Source records:
----

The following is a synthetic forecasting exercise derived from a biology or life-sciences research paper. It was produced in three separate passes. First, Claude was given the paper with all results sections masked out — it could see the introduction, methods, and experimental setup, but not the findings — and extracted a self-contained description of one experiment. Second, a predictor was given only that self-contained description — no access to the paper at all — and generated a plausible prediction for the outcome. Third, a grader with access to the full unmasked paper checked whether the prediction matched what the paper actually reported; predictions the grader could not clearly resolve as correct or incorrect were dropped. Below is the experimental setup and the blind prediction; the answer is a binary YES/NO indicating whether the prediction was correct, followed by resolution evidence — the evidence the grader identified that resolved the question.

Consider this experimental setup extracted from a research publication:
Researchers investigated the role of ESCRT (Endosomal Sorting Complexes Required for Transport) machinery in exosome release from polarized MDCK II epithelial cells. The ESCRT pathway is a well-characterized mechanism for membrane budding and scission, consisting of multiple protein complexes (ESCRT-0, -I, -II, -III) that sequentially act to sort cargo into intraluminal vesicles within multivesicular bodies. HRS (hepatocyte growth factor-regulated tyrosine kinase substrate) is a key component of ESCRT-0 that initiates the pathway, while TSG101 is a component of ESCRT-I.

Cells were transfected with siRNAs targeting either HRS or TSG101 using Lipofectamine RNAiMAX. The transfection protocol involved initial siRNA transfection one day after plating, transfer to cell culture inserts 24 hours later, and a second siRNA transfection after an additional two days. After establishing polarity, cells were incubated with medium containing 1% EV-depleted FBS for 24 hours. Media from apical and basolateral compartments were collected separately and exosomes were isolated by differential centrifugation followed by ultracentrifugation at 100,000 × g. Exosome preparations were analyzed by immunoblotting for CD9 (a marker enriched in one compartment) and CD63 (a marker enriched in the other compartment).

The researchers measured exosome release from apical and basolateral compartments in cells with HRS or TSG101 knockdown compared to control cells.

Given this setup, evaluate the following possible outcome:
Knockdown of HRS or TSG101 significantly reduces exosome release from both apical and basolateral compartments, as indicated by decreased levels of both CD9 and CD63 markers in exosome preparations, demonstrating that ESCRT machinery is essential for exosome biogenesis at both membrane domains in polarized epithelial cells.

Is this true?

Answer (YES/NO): NO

----

The records above need to be retyped in full, exactly as they stand.

Exercise result:
The following is a synthetic forecasting exercise derived from a biology or life-sciences research paper. It was produced in three separate passes. First, Claude was given the paper with all results sections masked out — it could see the introduction, methods, and experimental setup, but not the findings — and extracted a self-contained description of one experiment. Second, a predictor was given only that self-contained description — no access to the paper at all — and generated a plausible prediction for the outcome. Third, a grader with access to the full unmasked paper checked whether the prediction matched what the paper actually reported; predictions the grader could not clearly resolve as correct or incorrect were dropped. Below is the experimental setup and the blind prediction; the answer is a binary YES/NO indicating whether the prediction was correct, followed by resolution evidence — the evidence the grader identified that resolved the question.

Consider this experimental setup extracted from a research publication:
Researchers investigated the role of ESCRT (Endosomal Sorting Complexes Required for Transport) machinery in exosome release from polarized MDCK II epithelial cells. The ESCRT pathway is a well-characterized mechanism for membrane budding and scission, consisting of multiple protein complexes (ESCRT-0, -I, -II, -III) that sequentially act to sort cargo into intraluminal vesicles within multivesicular bodies. HRS (hepatocyte growth factor-regulated tyrosine kinase substrate) is a key component of ESCRT-0 that initiates the pathway, while TSG101 is a component of ESCRT-I.

Cells were transfected with siRNAs targeting either HRS or TSG101 using Lipofectamine RNAiMAX. The transfection protocol involved initial siRNA transfection one day after plating, transfer to cell culture inserts 24 hours later, and a second siRNA transfection after an additional two days. After establishing polarity, cells were incubated with medium containing 1% EV-depleted FBS for 24 hours. Media from apical and basolateral compartments were collected separately and exosomes were isolated by differential centrifugation followed by ultracentrifugation at 100,000 × g. Exosome preparations were analyzed by immunoblotting for CD9 (a marker enriched in one compartment) and CD63 (a marker enriched in the other compartment).

The researchers measured exosome release from apical and basolateral compartments in cells with HRS or TSG101 knockdown compared to control cells.

Given this setup, evaluate the following possible outcome:
Knockdown of HRS or TSG101 significantly reduces exosome release from both apical and basolateral compartments, as indicated by decreased levels of both CD9 and CD63 markers in exosome preparations, demonstrating that ESCRT machinery is essential for exosome biogenesis at both membrane domains in polarized epithelial cells.

Is this true?

Answer (YES/NO): NO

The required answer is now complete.